The pattern data to be created in this step is planar image data in which the planar view shape created using computer graphics software has shading like the photograph in FIG. A set of points (X, Y) satisfying ≤ X ≤ b and c ≤ Y ≤ d, where a, b, c, and d are determined to correspond to the metal roll surface described later. , Y) are associated with image density values D(X, Y) as shown in FIG.

<Plate making step S12>
In the plate making step S12, the pattern data (shading image data) obtained in the pattern creating step S11 is used to form the unevenness (height) formed on the uneven portion 12 of the decorative material in the same plan view shape, and , a plate (molding mold for shaping sheet) having the same unevenness on the surface is produced. Specifically, the unevenness manufacturing process includes the following steps (1) to (5).

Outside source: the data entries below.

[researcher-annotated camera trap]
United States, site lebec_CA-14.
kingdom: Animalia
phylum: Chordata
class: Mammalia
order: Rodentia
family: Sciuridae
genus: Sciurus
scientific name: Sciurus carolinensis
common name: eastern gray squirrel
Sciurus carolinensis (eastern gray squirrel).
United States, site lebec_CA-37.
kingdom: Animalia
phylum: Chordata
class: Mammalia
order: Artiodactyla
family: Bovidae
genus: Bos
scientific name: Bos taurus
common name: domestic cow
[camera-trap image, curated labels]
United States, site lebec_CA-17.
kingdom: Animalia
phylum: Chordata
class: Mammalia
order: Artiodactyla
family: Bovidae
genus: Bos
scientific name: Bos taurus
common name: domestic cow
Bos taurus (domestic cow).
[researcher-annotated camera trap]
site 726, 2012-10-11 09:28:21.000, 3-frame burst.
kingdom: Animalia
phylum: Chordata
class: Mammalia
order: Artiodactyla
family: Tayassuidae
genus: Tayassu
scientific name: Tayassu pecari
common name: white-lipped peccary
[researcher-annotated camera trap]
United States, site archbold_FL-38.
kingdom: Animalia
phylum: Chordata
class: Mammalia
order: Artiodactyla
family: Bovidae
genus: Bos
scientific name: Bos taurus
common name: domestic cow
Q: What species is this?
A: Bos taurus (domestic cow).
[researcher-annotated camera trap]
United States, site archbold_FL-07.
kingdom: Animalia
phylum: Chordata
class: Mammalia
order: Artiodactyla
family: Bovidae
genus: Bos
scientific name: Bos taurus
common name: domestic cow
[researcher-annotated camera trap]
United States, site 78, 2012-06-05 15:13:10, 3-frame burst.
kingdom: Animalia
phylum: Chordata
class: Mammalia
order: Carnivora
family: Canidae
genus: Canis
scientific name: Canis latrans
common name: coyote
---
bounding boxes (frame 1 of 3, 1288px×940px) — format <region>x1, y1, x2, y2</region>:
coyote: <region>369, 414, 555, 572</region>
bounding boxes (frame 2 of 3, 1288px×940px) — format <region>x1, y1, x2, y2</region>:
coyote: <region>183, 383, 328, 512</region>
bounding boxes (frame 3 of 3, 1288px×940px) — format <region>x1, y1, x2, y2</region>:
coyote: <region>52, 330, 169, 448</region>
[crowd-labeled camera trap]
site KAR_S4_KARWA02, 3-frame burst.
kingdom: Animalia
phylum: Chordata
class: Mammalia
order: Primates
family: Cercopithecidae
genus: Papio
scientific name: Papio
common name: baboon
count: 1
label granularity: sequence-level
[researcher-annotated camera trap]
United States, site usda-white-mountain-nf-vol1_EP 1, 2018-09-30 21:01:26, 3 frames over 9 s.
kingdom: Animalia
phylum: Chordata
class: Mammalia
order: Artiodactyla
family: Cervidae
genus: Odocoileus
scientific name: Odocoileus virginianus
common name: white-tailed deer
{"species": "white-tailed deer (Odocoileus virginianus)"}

(1) Gradient Image Data Creation Process Digital grayscale image data corresponding to the plan view pattern of the convex filaments 13 and the recessed portions 14 forming the concave-convex shape portion 12 is created. The grayscale image data is data in which the image density is associated with each coordinate of the surface of the metal roll, which will be described later. Here, for the grayscale image data, the planar view pattern data obtained in the pattern creation step S11 is used. The grayscale image data obtained in the pattern creation step S11 is adjusted and corrected in consideration of laser engraving characteristics so as to obtain a desired uneven shape. Here, the grayscale image data for the laser light engraving process can be created in TIFF format with 8-bit image grayscale (256 grayscales) and a resolution of 2540 dpi.

(2) Metal Roll Preparing Step In parallel with the above step (1), a metal roll 20 for plate engraving as shown in FIG. 5 is prepared. The metal roll 20 is formed by plating a copper layer on the surface of a hollow iron cylinder having rotary drive shafts 21 at both ends in the axial direction. The surface of the metal roll 20 is roughened by polishing with a whetstone to prevent a decrease in engraving efficiency due to specular reflection of engraving laser light.

(3) Laser beam engraving process As schematically shown in FIG. 5, a laser beam direct engraving machine is used to convert the surface of the metal roll 20 prepared in step (2) into the grayscale image data created in step (1). Sculpture based on As a result, on the surface is formed an uneven shape that has the same planar shape as the unevenness on the surface of the decorative material as shown in FIG.
Therefore, the shape that the unevenness of the plate should have is the same as the unevenness relationship of the unevenness shape portion 12 of the above-described decorative material.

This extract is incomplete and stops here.